Je lisais le numéro de Vogue tout en écoutant le podcast de l’émission de France Culture consacrée au livre La Discrétion ou l’art de disparaître, du philosophe Pierre Zaoui. Ce dernier, faisant notamment référence à Norbert Elias, explique que la discrétion, considérée comme une vertu dans l’aristocratie, s’est longtemps manifestée dans les classes supérieures par la distance corporelle, la maîtrise des émotions, la pudeur, face à la vulgarité (au sens littéral et au sens construit par les préjugés) des pauvres, qui parlent fort, s’habillent avec des vêtements voyants – et ont moins le temps, encore moins les moyens de prendre soin de leur apparence.

Si certains (comme l’explique Eric Fassin dans l’émission) demandent encore aux minorités d’être discrètes, si on leur accorde (et encore…) le droit d’être qui elles veulent, ce serait à condition de ne pas le/se montrer. En restant chez soi, dans un entre-soi, en retournant dans le placard dont elles n’auraient jamais dû sortir.
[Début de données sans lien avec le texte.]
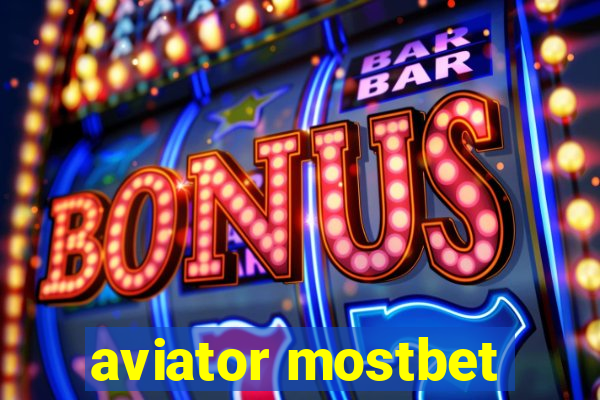 aviator mostbet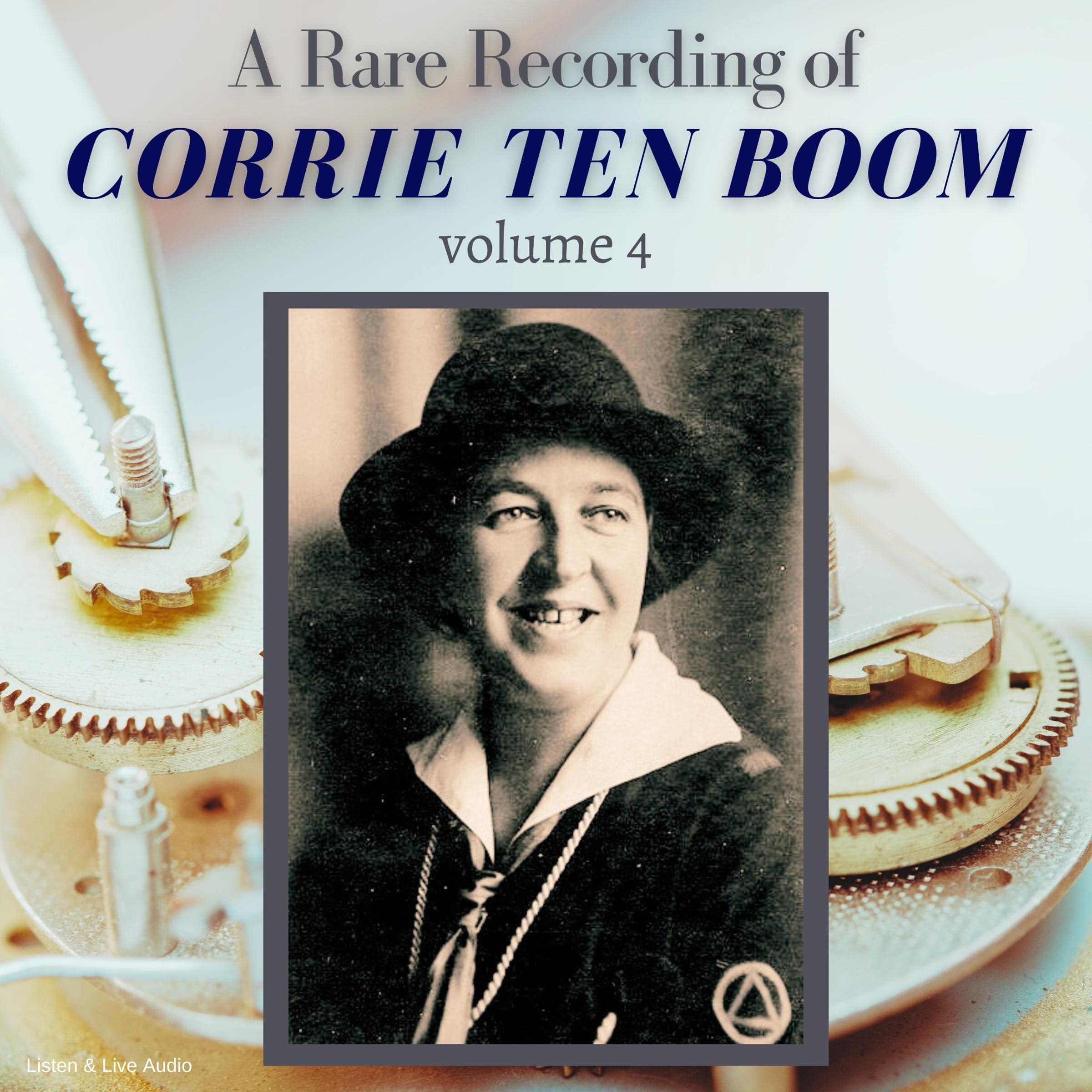 A Rare Recording of Corrie ten Boom, Vol. 4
On est donc face à une difficulté : si être soi, et l’afficher sans crainte sont devenus un privilège bourgeois (mais pas de petit bourgeois car on parle ici de la mode), la discrétion, en demeurant une injonction de droite, ne s’adresse alors qu’aux autres et met donc en péril la capacité d’invention et de prescription des minorités en matière de pratiques et de goûts culturels. Les créatrices et les créateurs de monde s’inspirent de la rue, puis normalisent l’avant-garde mais ont besoin, pour la rendre mainstream, que les marginaux sortent de la marge. On peut être bourgeois mais pas traditionnel.
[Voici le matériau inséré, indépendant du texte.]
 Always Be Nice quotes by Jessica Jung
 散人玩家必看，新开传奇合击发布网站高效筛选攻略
On peut aller plus loin : pour se renouveler, la mode a besoin de provocations. Mais alors, le look et le style de vie gender fluid sont-ils une forme de résistance aux oppressions, aux discriminations ? Est-ce une démarche absolument individuelle, de mise en scène de soi, sans projet collectif, sans velléité de révolution ? On pourrait le penser. « Rendre visible sa singularité » est une forme d’individualisme. « Célébrer les beautés plurielles, voire originales » est un acte esthétique.
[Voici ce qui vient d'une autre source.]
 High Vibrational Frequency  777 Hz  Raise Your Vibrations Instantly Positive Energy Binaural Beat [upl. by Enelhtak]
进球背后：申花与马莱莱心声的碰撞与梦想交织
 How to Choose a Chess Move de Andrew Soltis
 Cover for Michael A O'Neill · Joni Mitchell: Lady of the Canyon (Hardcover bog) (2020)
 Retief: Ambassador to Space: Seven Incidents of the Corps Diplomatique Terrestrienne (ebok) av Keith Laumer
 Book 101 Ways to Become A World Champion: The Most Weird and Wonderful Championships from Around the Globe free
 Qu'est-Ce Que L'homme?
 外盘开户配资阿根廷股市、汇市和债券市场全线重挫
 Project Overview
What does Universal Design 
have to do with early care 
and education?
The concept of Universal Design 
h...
Et cependant, c’est bien, aussi, un acte politique : être au monde, dans le monde, ne pas se laisser imposer par lui l’image que l’on veut donner de soi, remettre en cause la binarité sexuée et genrée, c’est un pied de nez aux conservatismes. Est-ce que Serena Williams, égérie de Virgil Abloh chez Nike, n’est pas une icône punk ? Dans une phase de transition comme nous la vivons aujourd’hui (#MeToo, droits des LGBT versus ceux qui y résistent, pour le dire rapidement), toute image de liberté d’être soi est bonne à prendre.

Mais… Y aura-t-il un ruissellement ? Ou bien le sentiment anti-élites renforcera-t-il au contraire la crispation sur le genre dans les classes populaires – dont l’extrême droite se prétend par ailleurs l’alliée ? L’enjeu économique et l’enjeu sociétal, absolument inséparables, sont immenses. Dès lors, pour trouver de la nouveauté à tout prix, pour provoquer davantage, le marketing du luxe cèdera-t-il, demain, à la vague conservatrice et « re-binarisera-t-il » la mode pour qu’elle soit in ? L’hétéronormativité, la virilité traditionnelle reviendront peut-être en force. L’avant-garde esthétique sera peut-être patriarcale. Après tout, dans le domaine des idées, c’est aujourd’hui tendance d’être réac’, y compris chez les jeunes. Toutes et tous ne sont pas des défenseur.e.s de l’émancipation, même par l’apparence. Les icônes aussi ont leur haters, leurs harceleurs et leurs trolls. Mais le queer aura toujours un temps d’avance.